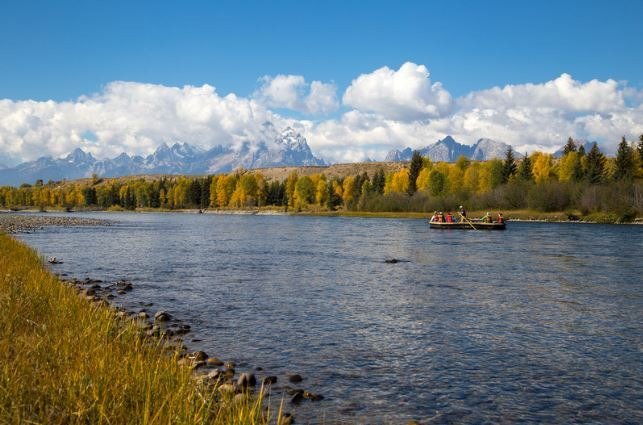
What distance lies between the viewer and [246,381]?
40.5ft

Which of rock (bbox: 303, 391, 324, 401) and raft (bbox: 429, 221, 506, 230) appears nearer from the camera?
rock (bbox: 303, 391, 324, 401)

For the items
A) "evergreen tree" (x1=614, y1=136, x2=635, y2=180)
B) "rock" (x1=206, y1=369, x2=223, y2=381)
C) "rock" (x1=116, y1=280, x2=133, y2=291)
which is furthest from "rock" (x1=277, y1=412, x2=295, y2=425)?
"evergreen tree" (x1=614, y1=136, x2=635, y2=180)

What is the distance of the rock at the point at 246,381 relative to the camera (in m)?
12.2

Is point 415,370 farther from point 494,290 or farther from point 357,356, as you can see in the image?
point 494,290

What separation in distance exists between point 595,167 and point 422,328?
120583 mm

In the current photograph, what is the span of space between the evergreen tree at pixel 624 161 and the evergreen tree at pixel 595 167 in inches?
142

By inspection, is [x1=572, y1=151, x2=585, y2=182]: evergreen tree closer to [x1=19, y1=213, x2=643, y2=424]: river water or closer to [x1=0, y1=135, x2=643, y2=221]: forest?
[x1=0, y1=135, x2=643, y2=221]: forest

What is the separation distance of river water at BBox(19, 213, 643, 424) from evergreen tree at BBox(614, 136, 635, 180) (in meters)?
89.6

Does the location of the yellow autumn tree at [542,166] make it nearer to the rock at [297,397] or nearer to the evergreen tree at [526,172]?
the evergreen tree at [526,172]

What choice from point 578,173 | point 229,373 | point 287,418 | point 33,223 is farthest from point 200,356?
point 578,173

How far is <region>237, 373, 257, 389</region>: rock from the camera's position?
12.2 metres

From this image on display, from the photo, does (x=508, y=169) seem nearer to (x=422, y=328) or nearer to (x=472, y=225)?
(x=472, y=225)

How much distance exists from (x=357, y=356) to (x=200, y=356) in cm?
450

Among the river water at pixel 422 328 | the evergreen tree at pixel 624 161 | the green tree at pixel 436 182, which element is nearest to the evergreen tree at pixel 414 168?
the green tree at pixel 436 182
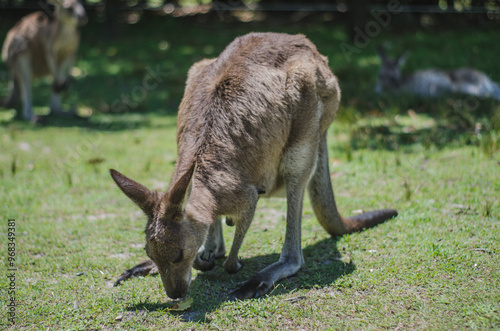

——————

WHAT YOU SHOULD DO:
Reproduce the lines above word for word, leaving out both picture placeholders.

WRITTEN ANSWER:
What distance lies between the viewer and [246,381]?
40.5ft

Which of rock (bbox: 303, 391, 324, 401) and raft (bbox: 429, 221, 506, 230) appears nearer from the camera?
rock (bbox: 303, 391, 324, 401)

For the items
A) "evergreen tree" (x1=614, y1=136, x2=635, y2=180)
B) "rock" (x1=206, y1=369, x2=223, y2=381)
C) "rock" (x1=116, y1=280, x2=133, y2=291)
which is furthest from "rock" (x1=277, y1=412, x2=295, y2=425)?
"evergreen tree" (x1=614, y1=136, x2=635, y2=180)

What is the distance of the rock at the point at 246,381 relative to the camera (in m)?
12.2

Is point 415,370 farther from point 494,290 or farther from point 357,356, as you can see in the image?
point 494,290

What separation in distance exists between point 595,167 and point 422,328?
120583 mm

In the current photograph, what is the span of space between the evergreen tree at pixel 624 161 and the evergreen tree at pixel 595 167 in inches?
142

By inspection, is [x1=572, y1=151, x2=585, y2=182]: evergreen tree closer to [x1=19, y1=213, x2=643, y2=424]: river water or closer to [x1=0, y1=135, x2=643, y2=221]: forest?
[x1=0, y1=135, x2=643, y2=221]: forest

What is the separation distance of river water at BBox(19, 213, 643, 424) from evergreen tree at BBox(614, 136, 635, 180) (in meters)?
89.6

Does the location of the yellow autumn tree at [542,166] make it nearer to the rock at [297,397] or nearer to the evergreen tree at [526,172]?
the evergreen tree at [526,172]

What choice from point 578,173 | point 229,373 | point 287,418 | point 33,223 is farthest from point 200,356?
point 578,173

How far is <region>237, 373, 257, 389</region>: rock from the camera's position?
12.2 metres

From this image on display, from the photo, does (x=508, y=169) seem nearer to (x=422, y=328) or nearer to (x=472, y=225)?
(x=472, y=225)

How much distance exists from (x=357, y=356) to (x=200, y=356) in cm?
450

Among the river water at pixel 422 328 | the evergreen tree at pixel 624 161 | the green tree at pixel 436 182, which element is nearest to the evergreen tree at pixel 414 168?
the green tree at pixel 436 182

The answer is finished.